RECORD SET:
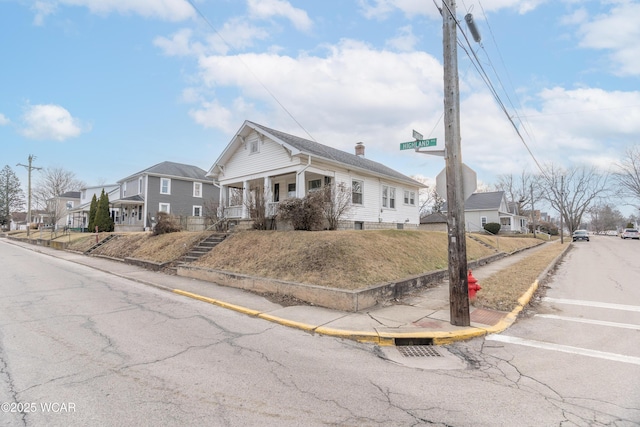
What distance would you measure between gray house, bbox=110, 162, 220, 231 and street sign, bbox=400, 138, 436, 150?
28015 millimetres

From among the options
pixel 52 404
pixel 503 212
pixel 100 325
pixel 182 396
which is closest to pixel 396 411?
pixel 182 396

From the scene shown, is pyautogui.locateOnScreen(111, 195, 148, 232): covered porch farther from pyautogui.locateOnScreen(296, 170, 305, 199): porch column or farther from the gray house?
pyautogui.locateOnScreen(296, 170, 305, 199): porch column

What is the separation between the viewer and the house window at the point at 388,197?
71.3ft

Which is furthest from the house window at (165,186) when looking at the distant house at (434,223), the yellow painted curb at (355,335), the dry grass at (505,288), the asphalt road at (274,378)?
the yellow painted curb at (355,335)

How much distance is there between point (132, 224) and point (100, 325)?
32785 mm

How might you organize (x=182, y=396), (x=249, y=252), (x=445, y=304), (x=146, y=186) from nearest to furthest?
(x=182, y=396)
(x=445, y=304)
(x=249, y=252)
(x=146, y=186)

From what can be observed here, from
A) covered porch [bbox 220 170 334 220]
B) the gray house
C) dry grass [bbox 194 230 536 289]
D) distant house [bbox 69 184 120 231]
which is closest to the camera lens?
dry grass [bbox 194 230 536 289]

JOB: Render every line of the items above as a Markdown table with the columns Row and Line, numbering each row and skipping blank lines. Leave the pictures out.

THE REPLY:
| Row | Line |
|---|---|
| 1 | What distance would you measure between gray house, bbox=110, 162, 220, 231 and street sign, bbox=400, 138, 436, 150? |
| 2 | 28015 millimetres |
| 3 | From among the options |
| 4 | pixel 52 404 |
| 5 | pixel 503 212 |
| 6 | pixel 100 325 |
| 7 | pixel 182 396 |
| 8 | which is closest to pixel 396 411? |
| 9 | pixel 182 396 |
| 10 | From the scene shown, is pyautogui.locateOnScreen(111, 195, 148, 232): covered porch farther from pyautogui.locateOnScreen(296, 170, 305, 199): porch column or farther from the gray house? |
| 11 | pyautogui.locateOnScreen(296, 170, 305, 199): porch column |
| 12 | What is the separation between the viewer and the house window at the point at 388,197? |
| 13 | 71.3ft |
| 14 | Which is furthest from the house window at (165,186) when looking at the distant house at (434,223), the yellow painted curb at (355,335), the dry grass at (505,288), the asphalt road at (274,378)? |
| 15 | the yellow painted curb at (355,335) |
| 16 | How much distance is there between point (132, 224) and point (100, 325)? |
| 17 | 32785 mm |
| 18 | How might you organize (x=182, y=396), (x=249, y=252), (x=445, y=304), (x=146, y=186) from nearest to furthest? |
| 19 | (x=182, y=396) |
| 20 | (x=445, y=304) |
| 21 | (x=249, y=252) |
| 22 | (x=146, y=186) |
| 23 | From what can be observed here, from |
| 24 | A) covered porch [bbox 220 170 334 220] |
| 25 | B) the gray house |
| 26 | C) dry grass [bbox 194 230 536 289] |
| 27 | D) distant house [bbox 69 184 120 231] |
| 28 | which is closest to the camera lens? |
| 29 | dry grass [bbox 194 230 536 289] |